§ **Selected passage**
Senior Judge of the United States District Court for the Eastern District of Kentucky
- In office June 14, 1988 – June 25, 2013

Judge of the United States District Court for the Eastern District of Kentucky
- In office June 18, 1980 – June 14, 1988
- Appointed by: Jimmy Carter
- Preceded by: Seat established by 92 Stat. 1629
- Succeeded by: Seat abolished

Attorney of the 26th Judicial District of Kentucky
- In office 1970–1980

Assistant United States Attorney for the Eastern District of Kentucky
- In office 1966–1969

Judge of the Harlan County Court
- In office 1951–1958

Personal details
- Born: Green Wix Unthank June 14, 1923 Tway, Kentucky
- Died: June 25, 2013 (aged 90) Harlan, Kentucky
- Resting place: Wix Howard Cemetery, Loyall, Kentucky
- Education: University of Miami School of Law (JD)
- Nickname: Wix

Military service
- Allegiance: United States
- Branch/service: United States Army
- Years of service: 1940–1945
- Unit: 509th Infantry Regiment
- Battles/wars: World War II
- Awards: Bronze Star Medal Purple Heart

= Green Wix Unthank =

American judge

Green Wix Unthank (June 14, 1923 – June 25, 2013) was an American attorney and United States district judge of the United States District Court for the Eastern District of Kentucky, from 1980 to 1988, when he took senior status. A veteran of World War II, he went to college and to law school after the war. He served as a judge of Harlan County Court, had a private practice for several years, and also served as an Assistant United States Attorney for the Eastern District of Kentucky.

==Education and career==

Unthank was born on June 14, 1923 in Tway, Kentucky, an unincorporated community in Harlan County. He was the son of Green W. Unthank and Estelle (née Howard) Unthank, who were both teachers in the Harlan County public school system.

After graduating from Loyall High School in 1940, Unthank enlisted in the United States Army, serving during World War II as a paratrooper in the 509th Infantry Regiment. He was awarded the Bronze Star Medal and a Purple Heart, the latter due to injuries sustained in 1943 from a German hand grenade while in enemy territory. He was honorably discharged in 1945.

After the war, Unthank completed his undergraduate degree and law school. He earned a Juris Doctor from the University of Miami School of Law in 1950. He served as a judge of the Harlan County Court in Kentucky from 1951 to 1958, where he used the name G. Wix Unthank professionally. After this tenure, he entered private law practice.

§ **Written problem**
According to the biography of Green Wix Unthank, what unit did he serve in as a paratrooper during World War II?

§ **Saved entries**
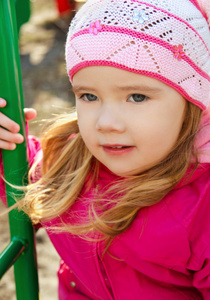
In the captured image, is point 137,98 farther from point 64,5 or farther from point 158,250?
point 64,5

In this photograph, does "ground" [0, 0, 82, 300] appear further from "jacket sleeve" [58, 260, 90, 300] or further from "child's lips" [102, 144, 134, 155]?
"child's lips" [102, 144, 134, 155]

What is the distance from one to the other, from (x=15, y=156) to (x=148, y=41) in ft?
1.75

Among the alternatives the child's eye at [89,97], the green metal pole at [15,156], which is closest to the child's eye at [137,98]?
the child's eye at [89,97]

§ **Answer for the task**
He served in the 509th Infantry Regiment.